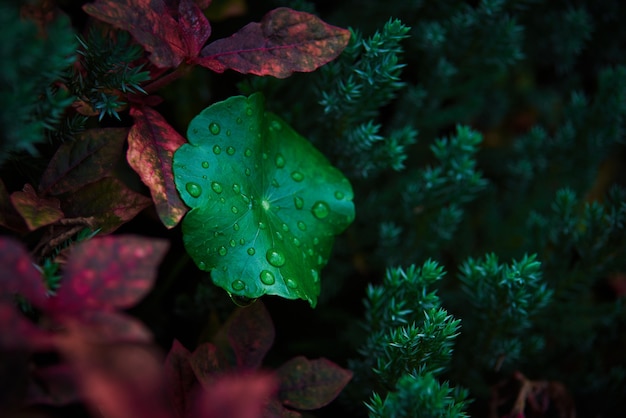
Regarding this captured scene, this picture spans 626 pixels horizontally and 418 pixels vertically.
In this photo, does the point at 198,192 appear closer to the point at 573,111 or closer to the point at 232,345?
the point at 232,345

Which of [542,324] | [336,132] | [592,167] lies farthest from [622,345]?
[336,132]

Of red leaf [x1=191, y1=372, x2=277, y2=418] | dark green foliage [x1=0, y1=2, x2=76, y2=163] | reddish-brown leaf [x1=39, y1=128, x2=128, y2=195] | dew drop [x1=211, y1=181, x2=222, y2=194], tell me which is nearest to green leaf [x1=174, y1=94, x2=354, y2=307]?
dew drop [x1=211, y1=181, x2=222, y2=194]

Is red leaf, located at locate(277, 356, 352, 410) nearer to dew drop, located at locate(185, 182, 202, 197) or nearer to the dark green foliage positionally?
dew drop, located at locate(185, 182, 202, 197)

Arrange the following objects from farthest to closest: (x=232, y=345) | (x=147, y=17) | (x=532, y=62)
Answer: (x=532, y=62), (x=232, y=345), (x=147, y=17)

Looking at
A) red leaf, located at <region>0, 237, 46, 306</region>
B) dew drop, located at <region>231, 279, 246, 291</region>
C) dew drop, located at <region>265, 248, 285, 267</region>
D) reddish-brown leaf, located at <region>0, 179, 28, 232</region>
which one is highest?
red leaf, located at <region>0, 237, 46, 306</region>

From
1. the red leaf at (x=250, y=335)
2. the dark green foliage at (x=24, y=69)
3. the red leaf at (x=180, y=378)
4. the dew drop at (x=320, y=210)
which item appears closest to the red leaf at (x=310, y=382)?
the red leaf at (x=250, y=335)

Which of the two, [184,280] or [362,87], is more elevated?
[362,87]
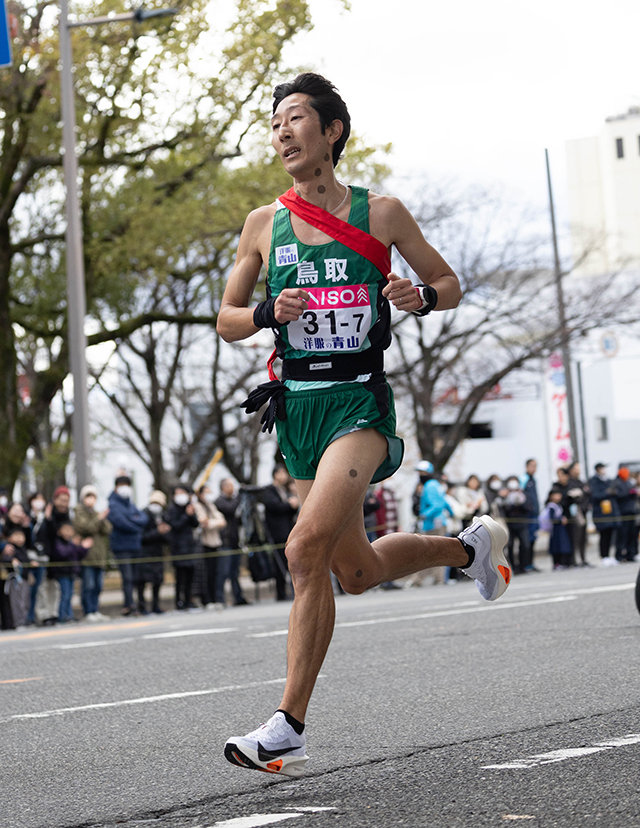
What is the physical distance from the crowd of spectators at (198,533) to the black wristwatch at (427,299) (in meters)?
12.6

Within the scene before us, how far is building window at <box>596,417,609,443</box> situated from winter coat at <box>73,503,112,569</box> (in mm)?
50331

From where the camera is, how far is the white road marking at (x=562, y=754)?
459 cm

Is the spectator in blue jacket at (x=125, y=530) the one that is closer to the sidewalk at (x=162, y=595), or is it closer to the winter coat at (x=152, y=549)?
the winter coat at (x=152, y=549)

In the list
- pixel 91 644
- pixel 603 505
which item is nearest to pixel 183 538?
pixel 91 644

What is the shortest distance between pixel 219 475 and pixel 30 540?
137 ft

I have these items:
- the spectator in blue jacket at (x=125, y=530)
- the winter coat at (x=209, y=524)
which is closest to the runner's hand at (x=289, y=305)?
the spectator in blue jacket at (x=125, y=530)

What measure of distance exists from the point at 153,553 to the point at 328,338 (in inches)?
568

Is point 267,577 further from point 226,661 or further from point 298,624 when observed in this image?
point 298,624

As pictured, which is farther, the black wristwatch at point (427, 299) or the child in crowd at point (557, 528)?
the child in crowd at point (557, 528)

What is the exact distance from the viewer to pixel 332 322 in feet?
15.5

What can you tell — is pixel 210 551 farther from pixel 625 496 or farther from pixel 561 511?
pixel 625 496

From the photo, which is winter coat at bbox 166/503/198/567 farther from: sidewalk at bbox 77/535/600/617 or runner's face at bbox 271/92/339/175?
runner's face at bbox 271/92/339/175

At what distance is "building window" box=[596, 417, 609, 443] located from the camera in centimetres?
6606

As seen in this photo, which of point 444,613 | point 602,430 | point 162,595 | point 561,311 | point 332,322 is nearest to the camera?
point 332,322
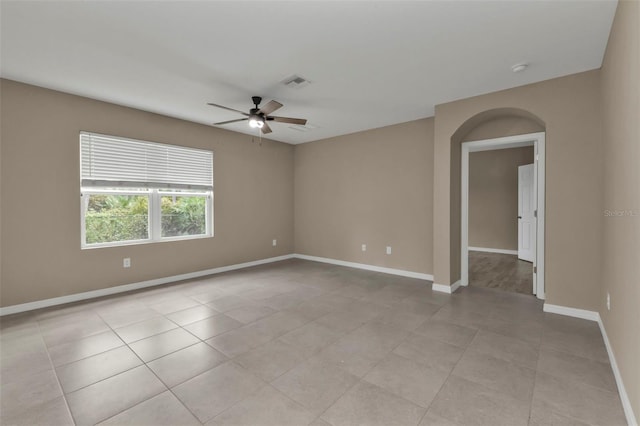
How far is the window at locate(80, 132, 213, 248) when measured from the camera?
3992 mm

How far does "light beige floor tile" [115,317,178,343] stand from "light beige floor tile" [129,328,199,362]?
0.10m

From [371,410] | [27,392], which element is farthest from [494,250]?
[27,392]

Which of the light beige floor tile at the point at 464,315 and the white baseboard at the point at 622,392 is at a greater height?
the white baseboard at the point at 622,392

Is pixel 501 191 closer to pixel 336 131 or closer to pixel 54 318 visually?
pixel 336 131

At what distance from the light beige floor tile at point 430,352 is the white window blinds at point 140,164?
4.21 metres

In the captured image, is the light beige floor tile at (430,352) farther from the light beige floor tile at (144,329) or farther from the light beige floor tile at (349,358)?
the light beige floor tile at (144,329)

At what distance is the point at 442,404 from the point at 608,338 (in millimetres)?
1839

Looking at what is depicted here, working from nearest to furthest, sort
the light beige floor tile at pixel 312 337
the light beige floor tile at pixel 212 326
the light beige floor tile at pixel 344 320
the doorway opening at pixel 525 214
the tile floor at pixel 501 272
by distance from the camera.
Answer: the light beige floor tile at pixel 312 337 → the light beige floor tile at pixel 212 326 → the light beige floor tile at pixel 344 320 → the doorway opening at pixel 525 214 → the tile floor at pixel 501 272

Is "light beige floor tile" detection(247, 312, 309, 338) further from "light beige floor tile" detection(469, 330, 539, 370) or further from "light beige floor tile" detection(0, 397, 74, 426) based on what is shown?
"light beige floor tile" detection(469, 330, 539, 370)

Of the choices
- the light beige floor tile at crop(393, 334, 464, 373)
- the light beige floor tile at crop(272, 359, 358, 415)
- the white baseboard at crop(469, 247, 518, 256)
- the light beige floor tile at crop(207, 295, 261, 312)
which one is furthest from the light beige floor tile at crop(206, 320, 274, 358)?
the white baseboard at crop(469, 247, 518, 256)

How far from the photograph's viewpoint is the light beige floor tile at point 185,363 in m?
2.16

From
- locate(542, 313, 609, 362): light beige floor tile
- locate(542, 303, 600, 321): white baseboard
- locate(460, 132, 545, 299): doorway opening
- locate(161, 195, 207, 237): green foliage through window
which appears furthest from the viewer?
locate(161, 195, 207, 237): green foliage through window

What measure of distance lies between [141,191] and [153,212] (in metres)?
0.37

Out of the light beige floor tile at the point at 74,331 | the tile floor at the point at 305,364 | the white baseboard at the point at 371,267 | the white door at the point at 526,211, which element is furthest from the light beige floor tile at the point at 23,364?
the white door at the point at 526,211
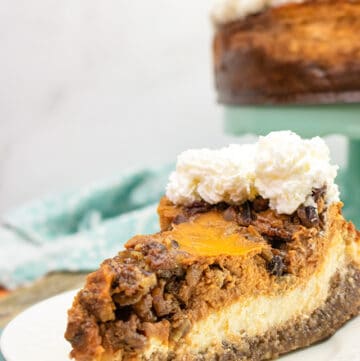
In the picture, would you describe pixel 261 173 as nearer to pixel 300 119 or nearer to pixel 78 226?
pixel 300 119

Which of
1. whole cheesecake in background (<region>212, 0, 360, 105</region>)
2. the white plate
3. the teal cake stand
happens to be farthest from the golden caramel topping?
whole cheesecake in background (<region>212, 0, 360, 105</region>)

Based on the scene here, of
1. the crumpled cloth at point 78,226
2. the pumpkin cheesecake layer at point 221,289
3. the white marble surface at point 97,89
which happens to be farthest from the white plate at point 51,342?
the white marble surface at point 97,89

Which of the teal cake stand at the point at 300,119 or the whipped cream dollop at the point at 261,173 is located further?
the teal cake stand at the point at 300,119

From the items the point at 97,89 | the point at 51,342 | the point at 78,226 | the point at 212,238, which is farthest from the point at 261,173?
the point at 97,89

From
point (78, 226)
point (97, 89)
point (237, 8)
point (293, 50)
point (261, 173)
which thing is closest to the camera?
point (261, 173)

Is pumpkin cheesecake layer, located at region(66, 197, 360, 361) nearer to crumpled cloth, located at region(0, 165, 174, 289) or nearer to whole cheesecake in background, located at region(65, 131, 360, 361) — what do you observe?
whole cheesecake in background, located at region(65, 131, 360, 361)

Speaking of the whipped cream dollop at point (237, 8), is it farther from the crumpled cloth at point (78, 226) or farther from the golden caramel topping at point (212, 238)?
the golden caramel topping at point (212, 238)

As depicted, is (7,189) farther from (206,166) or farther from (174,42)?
(206,166)
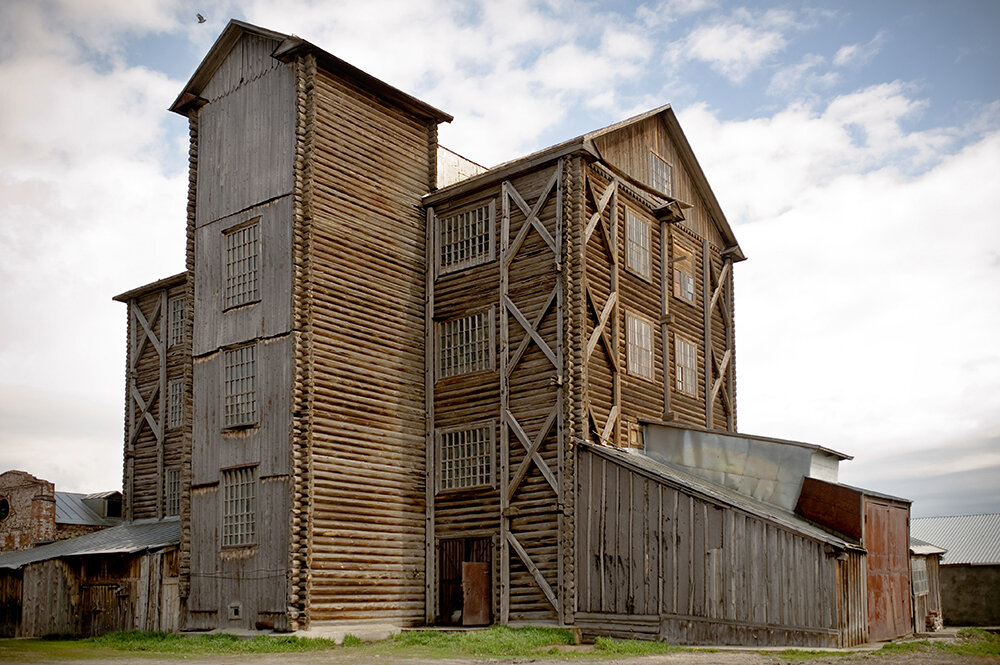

_Requirements_
Pick out every line in the data above that contains the word "dollop".

_Result of the task_
Which of the teal cake stand at the point at 300,119 or the whipped cream dollop at the point at 261,173 is located further?
Speaking of the whipped cream dollop at point (237, 8), is it farther from the crumpled cloth at point (78, 226) or farther from the golden caramel topping at point (212, 238)?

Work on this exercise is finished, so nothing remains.